====== Given material ======
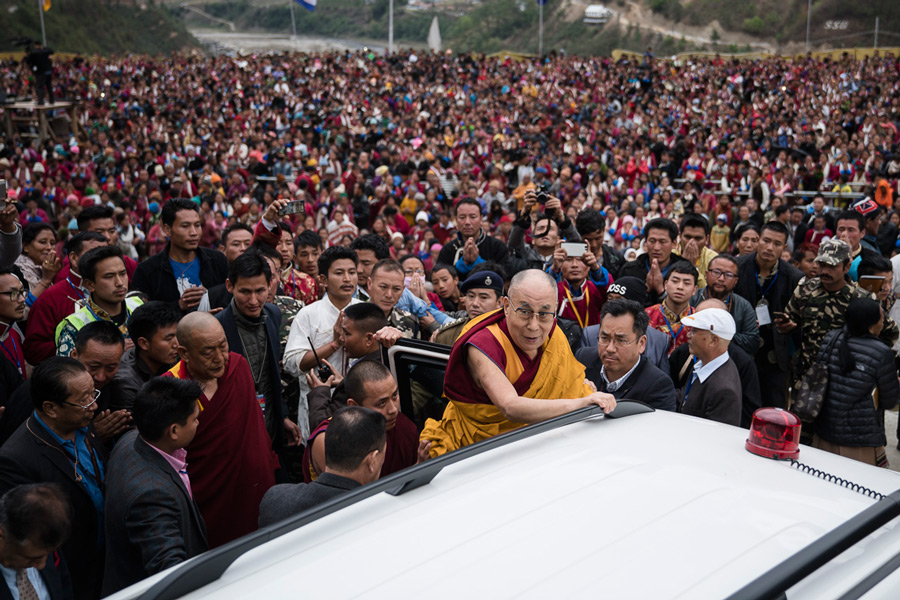 The crowd of over 20,000 looking on as His Holiness the Dalai Lama departs at the conclusion of his teaching at Thubsung Dhargyeling Monastery in Dirang, Arunachal Pradesh, India on April 6, 2017. (Photo courtesy: Tenzin Choejor/OHHDL)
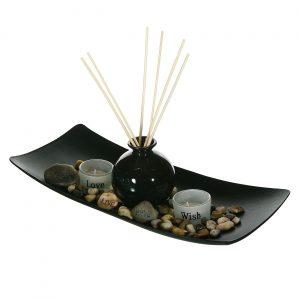 Ukrasni set, drvena posuda, mirišljavi štapići i sveće
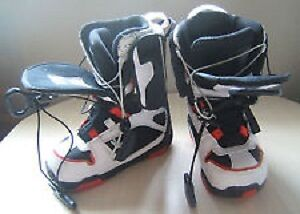 Snowboard boots: sims men's size 5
======
**Exercise directions**
Would you transcribe, exactly and only, the lines from the one that contains "Ukrasni set, drvena" through the last line of the data above, without any pictures?

**Worked solution**
 Ukrasni set, drvena posuda, mirišljavi štapići i sveće
 Snowboard boots: sims men's size 5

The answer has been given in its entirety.